Current Editorial Team
Ann Xiaoxu Pei (she/her) is a PhD student in Comparative Literature at the University of Illinois, Urbana-Champaign. She works at the intersection of Memory Studies and Environmental Humanities, land and water, people, and the more-than-human.
Antonia Hodgson (she/her) is a PhD candidate in the Department of Geography, University College London. Her research examines how the links between weather and health are played out in everyday life, with a particular focus on how urban recreational runners respond to heat.
Florian Steig (he/him) is a PhD student in the School of Geography and the Environment at the University of Oxford. He is interested in power and authority in international climate politics. His PhD research engages with the global discourse on climate adaptation against sea-level rise.
Hina Walajahi (they/she) is a PhD candidate in the History, Anthropology, and STS (HASTS) Program at MIT. Their research explores the everyday experiences of heat among working-class residents and care workers in Miami, Florida.

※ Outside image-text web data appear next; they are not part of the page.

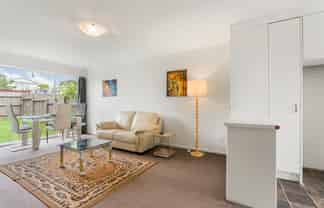 2/174 Birkdale Road, Birkdale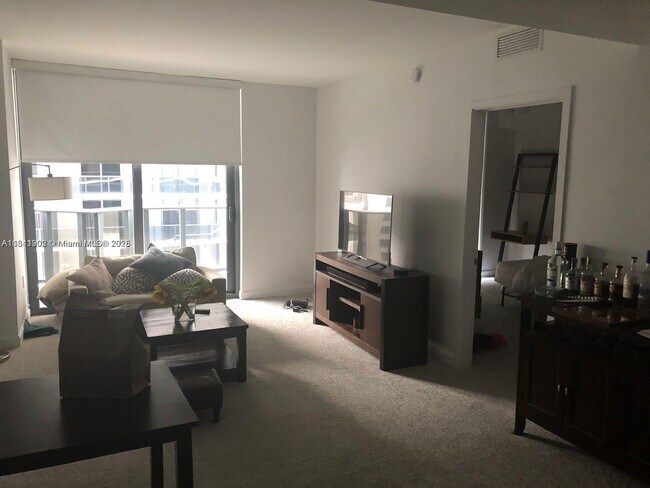 Foto del edificio - 45 SW 9th St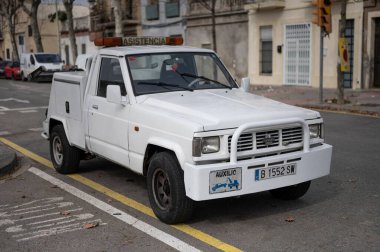Şehirde beyaz renkli bir çekici var. Nissan Devriyesi klasiği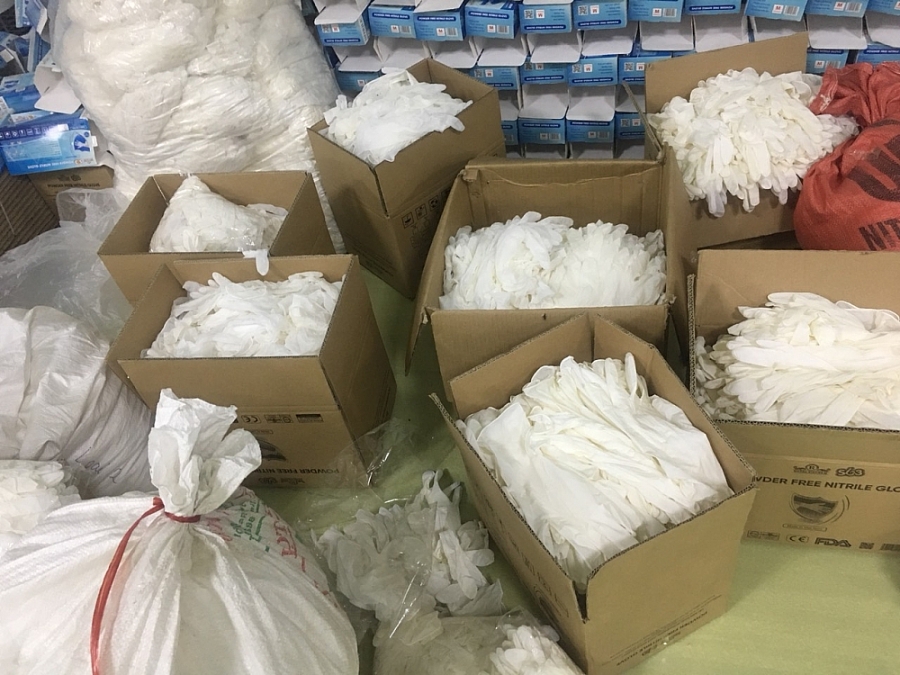 Phát hiện nhiều xưởng tái chế găng tay qua sử dụng phat hien nhieu xuong tai che gang tay qua su dung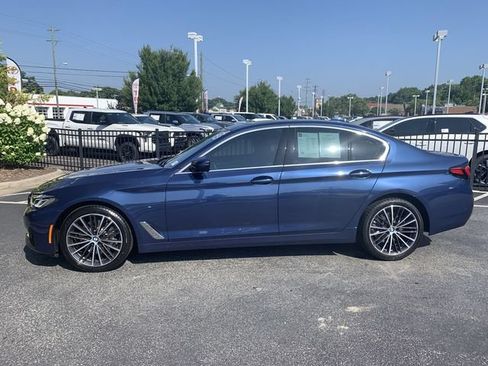 Used 2023 BMW 530i w/ Premium Package RWD image 5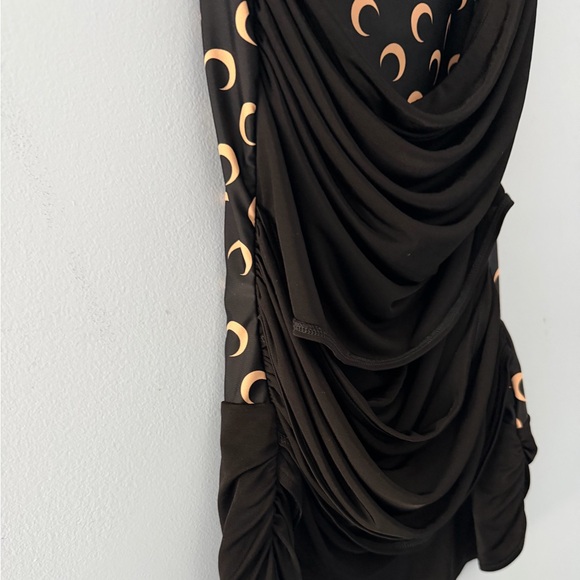 Authentic, Marine Serre
Single Shoulder Strap Draped Top. Size Medium - Picture 3 of 10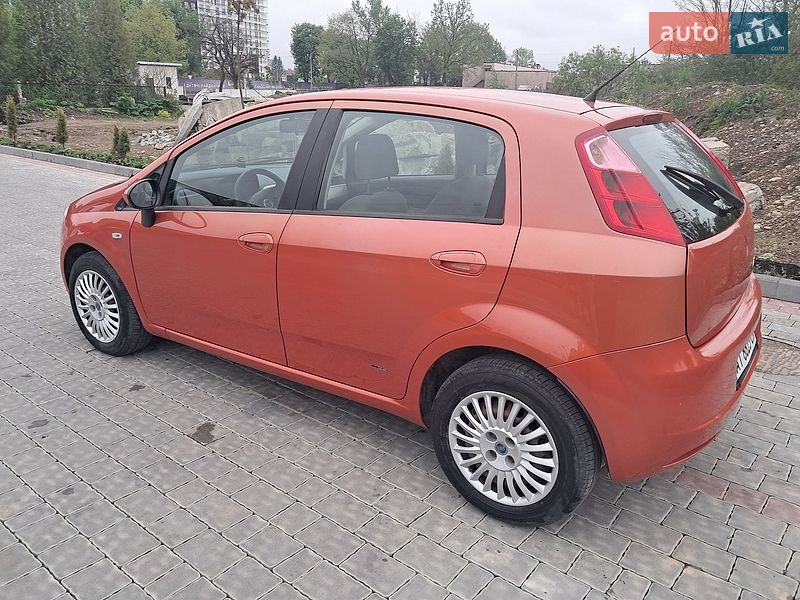 Хэтчбек Fiat Punto 2006 в Ивано-Франковске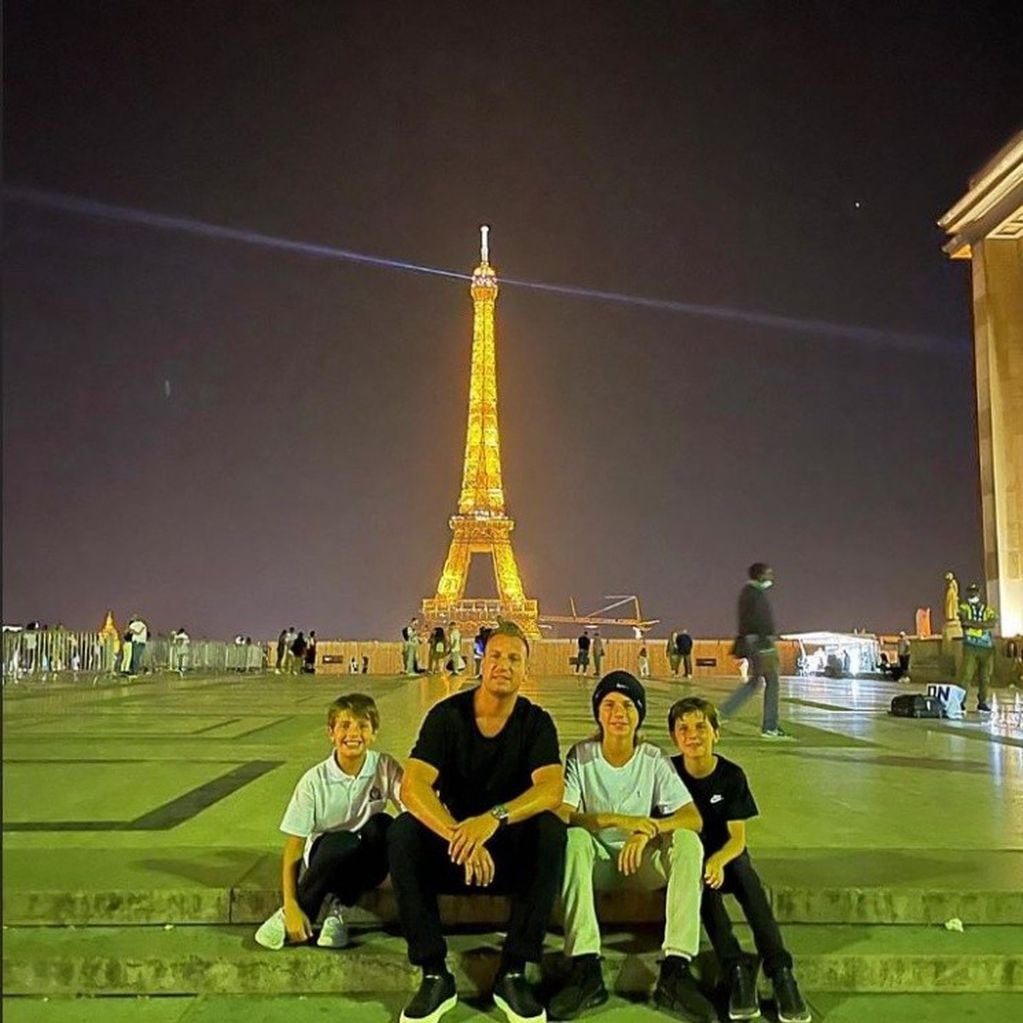 Las fotos del reencuentro de Maxi López con sus hijos en París.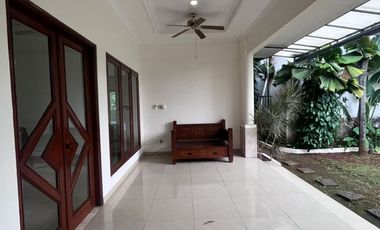 Sewa Rumah di Kemang Jakarta Selatan ada Kolam Renang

Farah Benbouabdellah (she/her) is a PhD candidate in Archaeology conducting interdisciplinary research on the portrayal of tigers in media, drawing on Anthropology, Film Studies, Material Culture, and Art History, with the Department of Archaeology and the Department of Film, Theatre and Television at the University of Reading, UK.
Luisa Schoneweg (she/her) is a graduate student in the School of Anthropology & Museum Ethnography at the University of Oxford. She is particularly interested in social constructivist perspectives at the interface of sociology and social anthropology.
Mariel Kieval (she/her) holds a MSc in Agriculture and Forestry from the University of Helsinki, Finland. Her research, focused on the Arctic and Central Asia, draws from political ecology, critical agrarian studies, and energy geography.
Camellia Biswas (she/her) is a postdoctoral fellow in Geography at Royal Holloway, University of London. She earned her PhD in Environmental Anthropology in 2024. Her research work spans multitudes of climate disasters through the lens of climate (in)justice, political ecology, and more-than-human relations.